## Stated problem
Copy all records verbatim.

** BEGIN Data rows **

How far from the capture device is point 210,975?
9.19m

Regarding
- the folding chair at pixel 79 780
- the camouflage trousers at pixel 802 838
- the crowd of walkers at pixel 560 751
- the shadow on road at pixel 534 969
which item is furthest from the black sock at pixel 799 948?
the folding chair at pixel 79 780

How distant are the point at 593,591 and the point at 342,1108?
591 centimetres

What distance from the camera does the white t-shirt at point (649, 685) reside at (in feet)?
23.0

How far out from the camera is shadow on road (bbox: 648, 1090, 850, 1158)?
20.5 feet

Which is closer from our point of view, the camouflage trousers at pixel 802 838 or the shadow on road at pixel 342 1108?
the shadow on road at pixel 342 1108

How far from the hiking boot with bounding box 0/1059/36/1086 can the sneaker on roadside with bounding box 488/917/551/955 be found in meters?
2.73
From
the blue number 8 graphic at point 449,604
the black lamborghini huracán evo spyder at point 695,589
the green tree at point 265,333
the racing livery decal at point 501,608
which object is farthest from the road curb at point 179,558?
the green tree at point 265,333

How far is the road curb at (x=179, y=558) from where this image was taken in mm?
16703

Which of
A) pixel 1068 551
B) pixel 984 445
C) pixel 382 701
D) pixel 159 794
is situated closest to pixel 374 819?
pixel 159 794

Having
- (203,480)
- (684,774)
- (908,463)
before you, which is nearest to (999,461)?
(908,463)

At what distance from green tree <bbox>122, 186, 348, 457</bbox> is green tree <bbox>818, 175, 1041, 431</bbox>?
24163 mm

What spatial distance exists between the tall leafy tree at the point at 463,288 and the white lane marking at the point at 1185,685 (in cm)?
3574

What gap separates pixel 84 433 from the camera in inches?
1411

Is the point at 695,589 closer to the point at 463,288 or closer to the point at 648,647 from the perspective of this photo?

** END Data rows **

## Finished answer
How far from the capture device is point 210,975?
9.19m

Regarding
- the folding chair at pixel 79 780
- the camouflage trousers at pixel 802 838
- the crowd of walkers at pixel 560 751
- the shadow on road at pixel 534 969
which item is furthest from the black sock at pixel 799 948?
the folding chair at pixel 79 780

How distant are the point at 593,591 and the point at 342,1108?
591 centimetres

What distance from the camera does the white t-shirt at point (649, 685) reside at (in feet)?
23.0

How far out from the camera is shadow on road (bbox: 648, 1090, 850, 1158)?
20.5 feet

Which is closer from our point of view, the camouflage trousers at pixel 802 838 or the shadow on road at pixel 342 1108?
the shadow on road at pixel 342 1108

How far from the hiking boot with bounding box 0/1059/36/1086 can the sneaker on roadside with bounding box 488/917/551/955 be found in meters?
2.73
From
the blue number 8 graphic at point 449,604
the black lamborghini huracán evo spyder at point 695,589
the green tree at point 265,333
the racing livery decal at point 501,608
which object is farthest from the road curb at point 179,558?
the green tree at point 265,333

How far is the road curb at (x=179, y=558) from where this image was taken in mm?
16703

Which of
A) pixel 1068 551
B) pixel 984 445
C) pixel 382 701
D) pixel 159 794
is situated closest to pixel 374 819?
pixel 159 794

Having
- (203,480)
- (684,774)
- (908,463)
before you, which is nearest to (999,461)?
(908,463)

At what distance from green tree <bbox>122, 186, 348, 457</bbox> is green tree <bbox>818, 175, 1041, 431</bbox>?
24163 mm

What spatial distance exists between the tall leafy tree at the point at 463,288 and the white lane marking at the point at 1185,685 (in cm)?
3574

What gap separates pixel 84 433 from the camera in inches?
1411

Is the point at 695,589 closer to the point at 463,288 or closer to the point at 648,647 from the perspective of this photo?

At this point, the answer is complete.